What needs to be done: Return each entry precisely as it appears below.

Saved data entries
_ _ _
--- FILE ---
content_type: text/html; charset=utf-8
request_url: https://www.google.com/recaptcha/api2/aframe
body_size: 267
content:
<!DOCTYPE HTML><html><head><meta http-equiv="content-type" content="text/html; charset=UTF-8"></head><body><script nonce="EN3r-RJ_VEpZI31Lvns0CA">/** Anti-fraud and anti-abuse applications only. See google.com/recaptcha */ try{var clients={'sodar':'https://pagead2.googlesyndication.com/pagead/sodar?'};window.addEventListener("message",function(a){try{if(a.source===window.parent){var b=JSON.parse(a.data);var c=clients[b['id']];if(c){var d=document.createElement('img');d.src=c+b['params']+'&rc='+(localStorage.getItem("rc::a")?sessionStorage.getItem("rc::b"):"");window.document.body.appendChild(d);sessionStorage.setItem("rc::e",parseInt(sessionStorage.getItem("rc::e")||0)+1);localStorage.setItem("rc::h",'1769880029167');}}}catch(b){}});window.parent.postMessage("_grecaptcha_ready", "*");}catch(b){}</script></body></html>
_ _ _
Task answer:
--- FILE ---
content_type: text/html; charset=utf-8
request_url: https://www.google.com/recaptcha/api2/aframe
body_size: 267
content:
<!DOCTYPE HTML><html><head><meta http-equiv="content-type" content="text/html; charset=UTF-8"></head><body><script nonce="EN3r-RJ_VEpZI31Lvns0CA">/** Anti-fraud and anti-abuse applications only. See google.com/recaptcha */ try{var clients={'sodar':'https://pagead2.googlesyndication.com/pagead/sodar?'};window.addEventListener("message",function(a){try{if(a.source===window.parent){var b=JSON.parse(a.data);var c=clients[b['id']];if(c){var d=document.createElement('img');d.src=c+b['params']+'&rc='+(localStorage.getItem("rc::a")?sessionStorage.getItem("rc::b"):"");window.document.body.appendChild(d);sessionStorage.setItem("rc::e",parseInt(sessionStorage.getItem("rc::e")||0)+1);localStorage.setItem("rc::h",'1769880029167');}}}catch(b){}});window.parent.postMessage("_grecaptcha_ready", "*");}catch(b){}</script></body></html>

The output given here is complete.